Goal of the exercise.
The part below that opens with the line containing "Detailed view of" and closes with the line containing "Golden hour at" should be copied exactly, minus any pictures.

The data.
------------------------------------
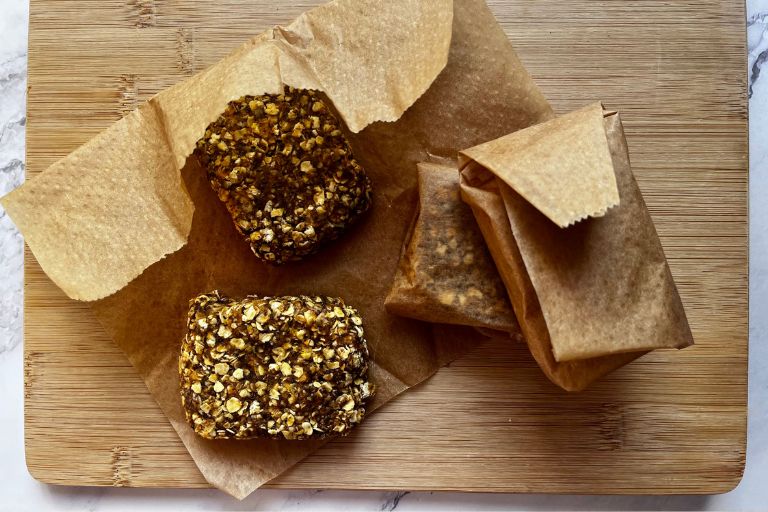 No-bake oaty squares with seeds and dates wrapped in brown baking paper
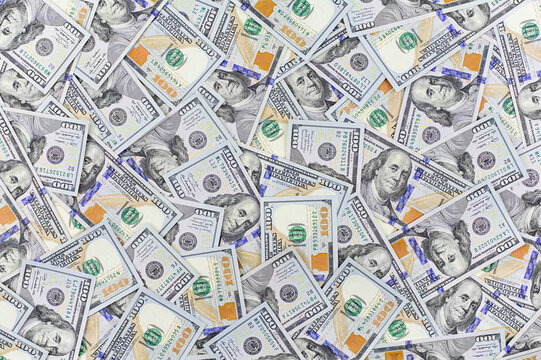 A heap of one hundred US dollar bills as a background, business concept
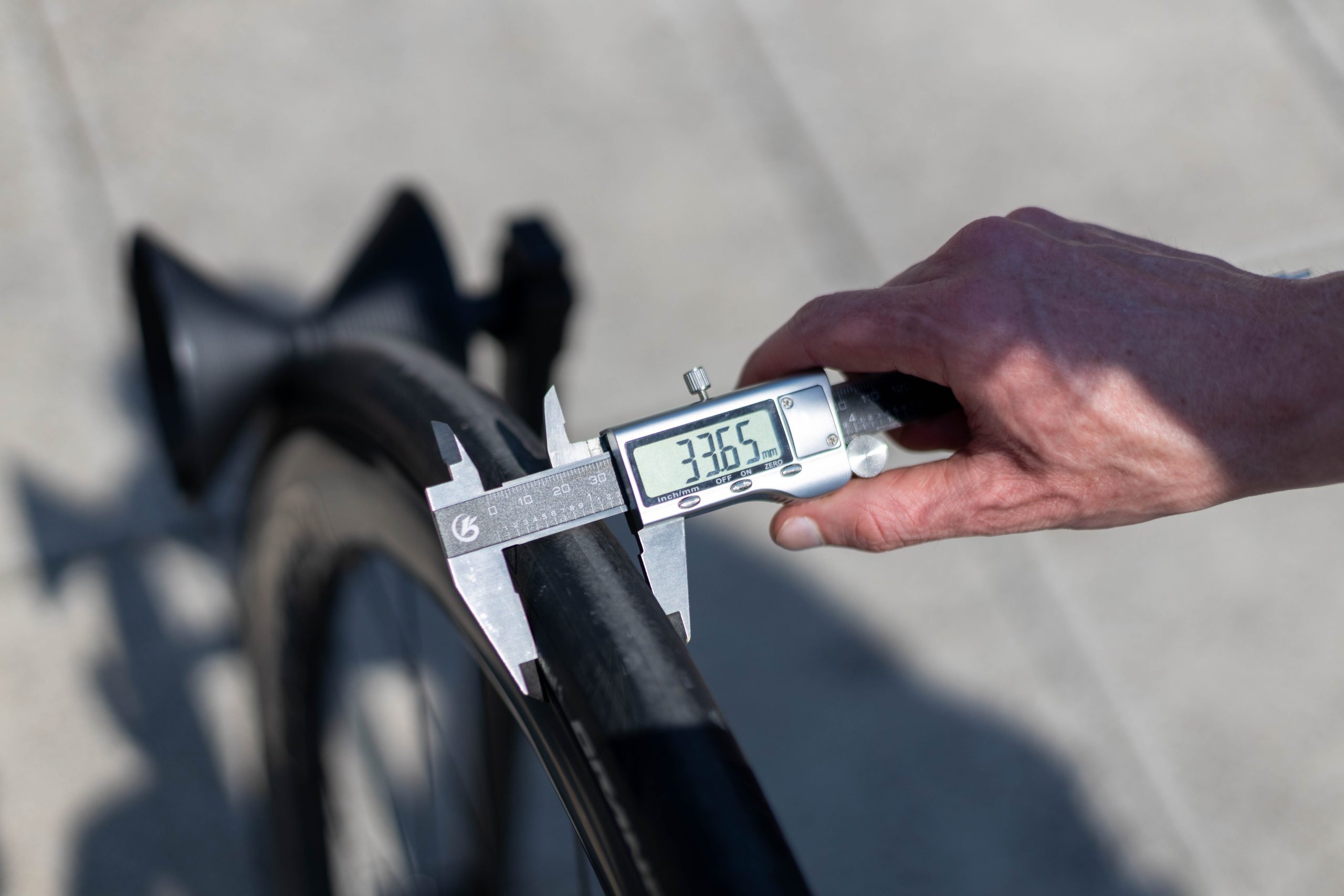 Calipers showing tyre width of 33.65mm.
------------------------------------
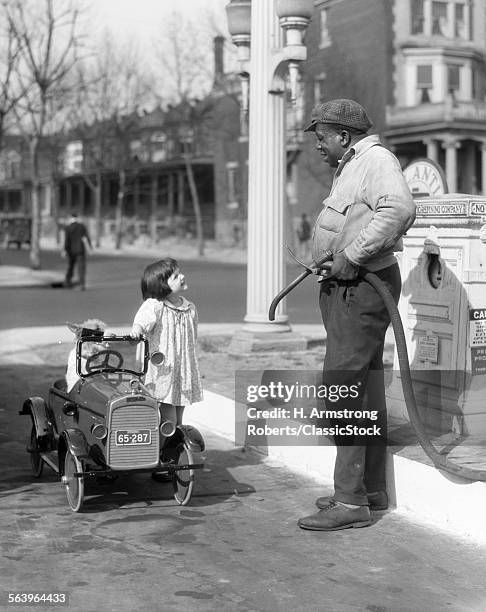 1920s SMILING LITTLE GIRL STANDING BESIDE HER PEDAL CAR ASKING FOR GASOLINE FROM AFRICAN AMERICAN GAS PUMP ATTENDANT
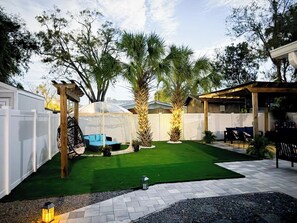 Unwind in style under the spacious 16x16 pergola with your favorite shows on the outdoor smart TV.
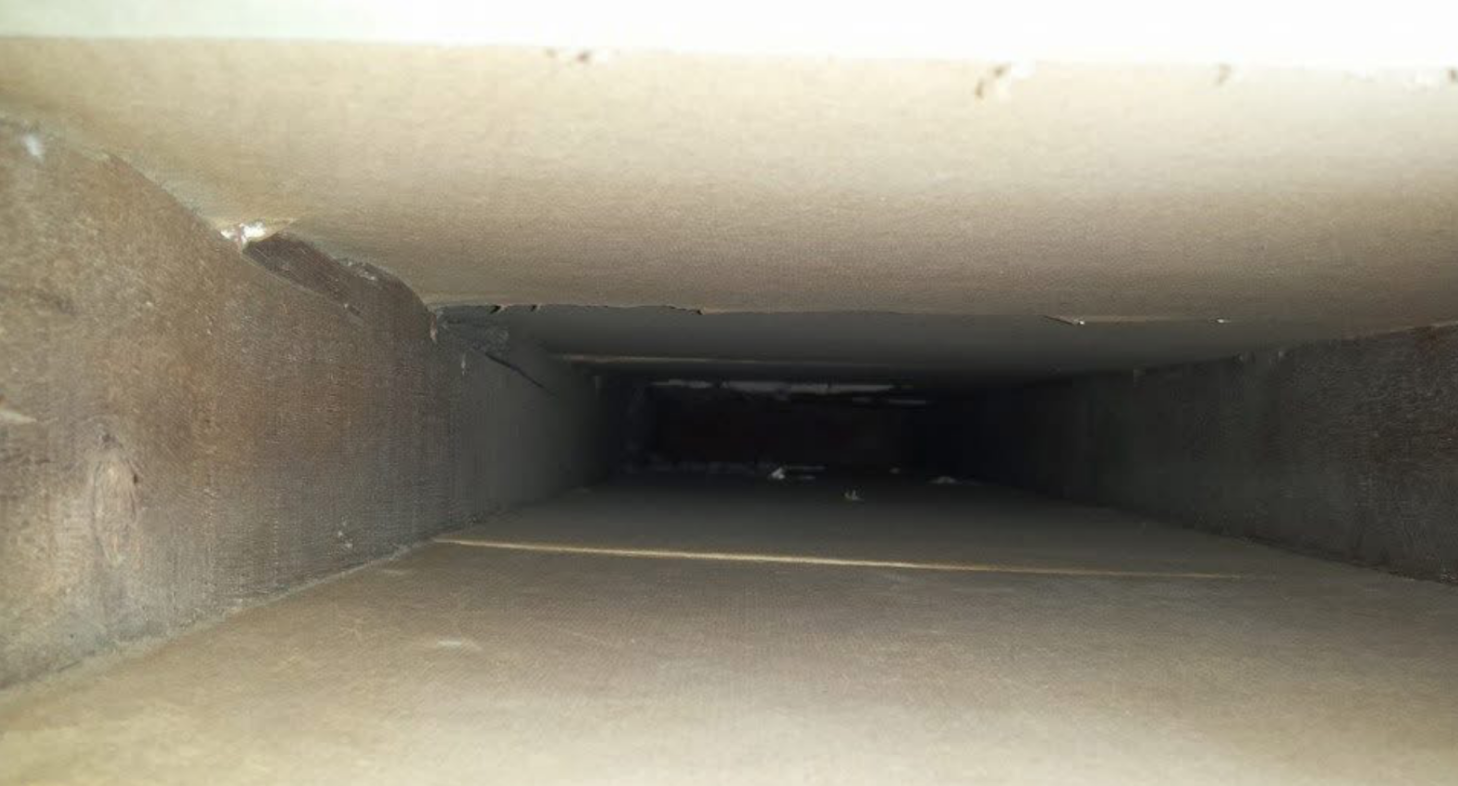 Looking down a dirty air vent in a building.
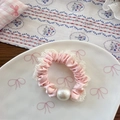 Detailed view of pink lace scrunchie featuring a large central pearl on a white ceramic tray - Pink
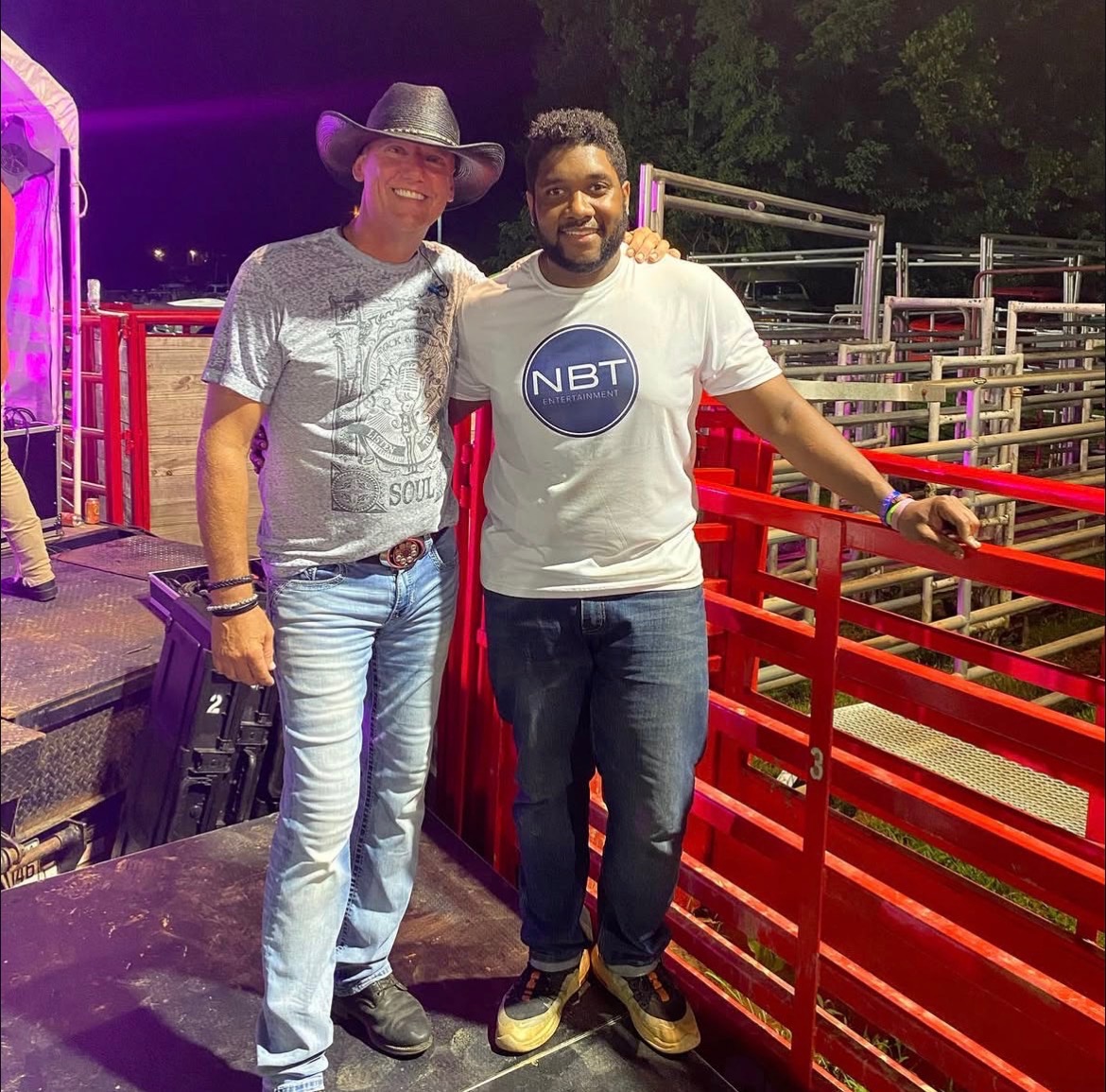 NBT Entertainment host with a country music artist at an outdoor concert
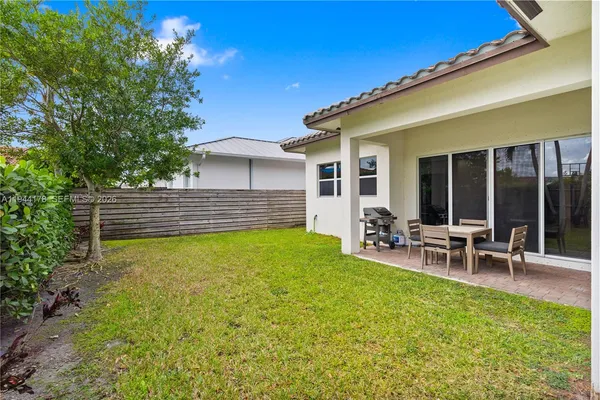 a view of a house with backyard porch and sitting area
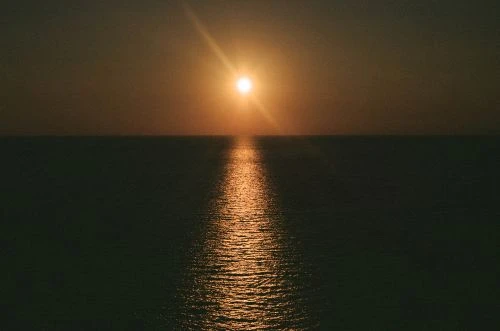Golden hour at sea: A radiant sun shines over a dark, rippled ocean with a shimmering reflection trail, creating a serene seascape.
------------------------------------
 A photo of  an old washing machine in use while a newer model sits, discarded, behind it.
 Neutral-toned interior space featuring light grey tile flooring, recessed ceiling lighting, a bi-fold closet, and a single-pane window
------------------------------------
Answer for this exercise.
 Detailed view of pink lace scrunchie featuring a large central pearl on a white ceramic tray - Pink
 NBT Entertainment host with a country music artist at an outdoor concert
 a view of a house with backyard porch and sitting area
Golden hour at sea: A radiant sun shines over a dark, rippled ocean with a shimmering reflection trail, creating a serene seascape.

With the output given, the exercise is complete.